En la recta final del actual sexenio del presidente Felipe Calderón, el balance en las condiciones laborales que enfrenta el país no son calificadas de satisfactorias por el gremio laboral y economista.

El millón de empleos por año se redujo a sólo dos millones de empleos en el sexenio, arrastrando un déficit superior a cuatro millones de nuevas plazas formales.

De acuerdo con el INEGI, que comanda Eduardo Sojo, al mes de mayo la informalidad llegó a un máximo histórico, alcanzó 14 millones de personas en esta actividad en condiciones precarias y sin acceso a seguridad social, mientras que la tasa de desocupación llegó a cinco por ciento, con dos millones 400 mil personas desempleadas.

Raymundo Tenorio Aguilar, director de las carreras de Economía de la Escuela de Negocios del Tecnológico de Monterrey Campus Santa Fe, asegura que la meta gubernamental en la generación de empleos no se cumplirá.

Atribuye este hecho al impacto que generó al interior de la economía mexicana la crisis financiera de 2008 y 2009, a la falta de continuidad de las políticas de Estado para promover el empleo y a que no hubo profundidad en el gasto público que generara un efecto multiplicador para la creación de nuevas plazas bien remuneradas y con prestaciones.

Si bien hay que reconocer que se frenó la caída en el poder de compra, aún siguen precarios y la mayoría de los empleos generados se han dado en la economía informal de baja productividad y sin que esto pueda capitalizarse a futuro y que traerá problemas de pensiones en algunas décadas.

Y es que no sólo se tiene un déficit de alrededor de cuatro millones de empleos, sino que además se suman un millón 200 mil egresados de universidades que cada año buscan incorporarse a la población económicamente activa.

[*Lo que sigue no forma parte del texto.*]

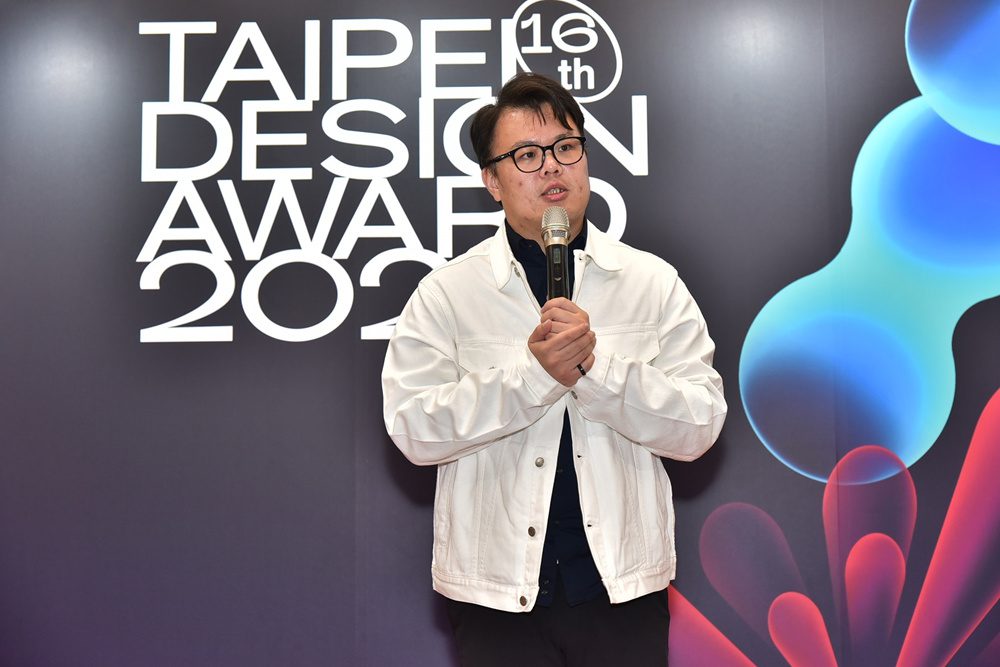  2023臺北設計獎「設計師之夜」  「永續·共融」亮相展出 - 早安台灣新聞 | Morning Taiwan News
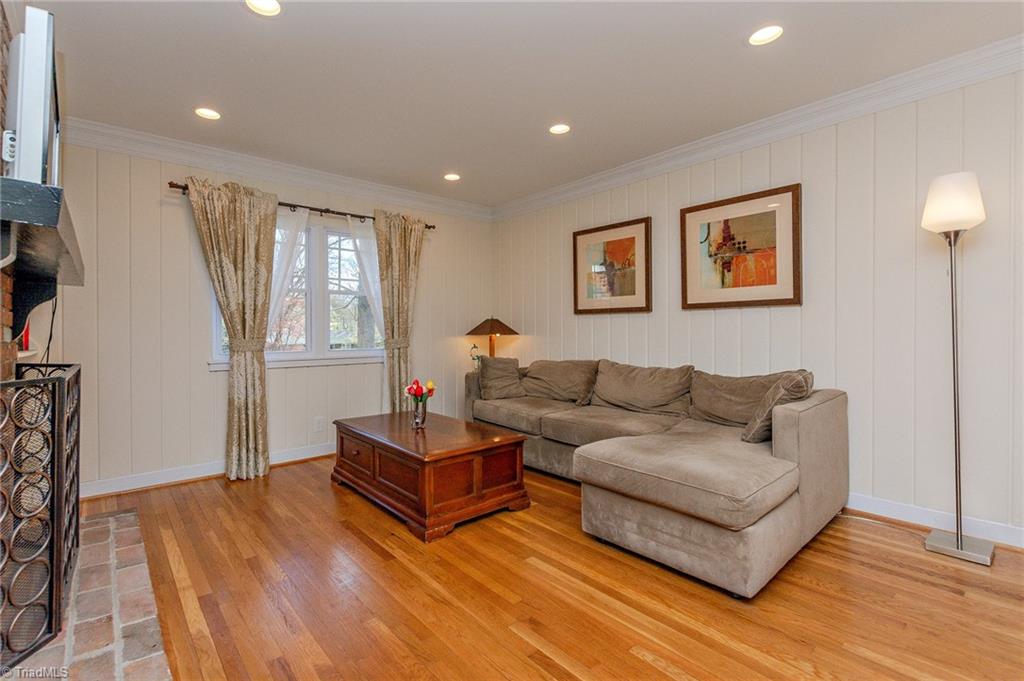 718 Longbow Road Winston-Salem, NC 27104 - Photo 22 of 46 Gallery Image 22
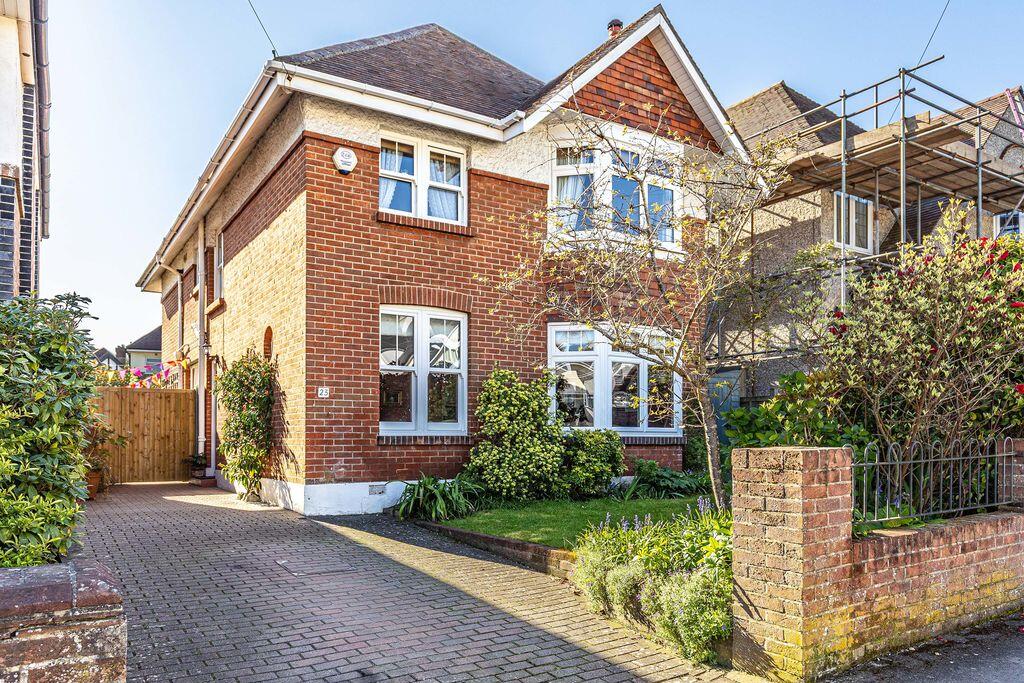 Main image of property: Pine Avenue, Southbourne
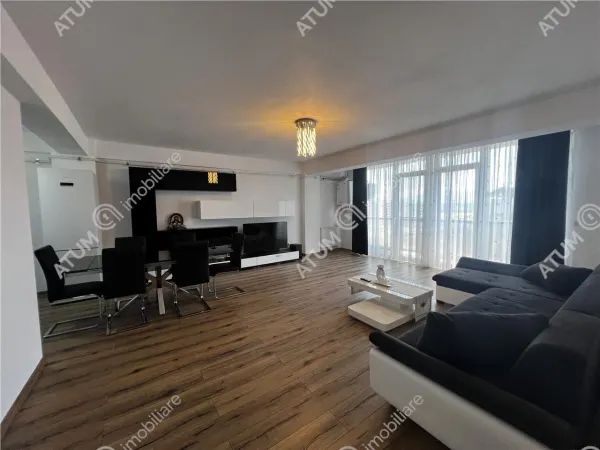 Apartament 3 camere Sibiu - poza 3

Revela que si bien se han generado empleos formales en el país en los últimos años, 70 por ciento de éstos son temporales y se crea una gran rotación de plazas con permanencia máxima de tres a seis meses.

Se profundizó la precarización laboral y con ello aumentó la pobreza en México, y es que, de acuerdo a las últimas mediciones del Consejo Nacional de Evaluación de la Política de Desarrollo Social (Coneval), entre 2006 y 2010 aumentó a 13 millones el número de pobres patrimoniales, debido a la desvalorización de salarios.

Si bien el poder de compra no se ha visto afectado por la inflación porque ésta ha sido baja, su caída obedece a la precarización laboral, a que cada vez es menor el ingreso de las personas que tienen una ocupación.

De ahí la importancia de la creación de una reforma laboral que, más allá de que toque puntos interesantes, sea una reforma profunda y de largo plazo que permita la generación de empleo en mejores condiciones, tanto empresariales como laborales. ¿Ello será posible o seguiremos viendo parches regulatorios que quedan rezagados de frente a las necesidades y avances que ya se presentan en el mundo actual?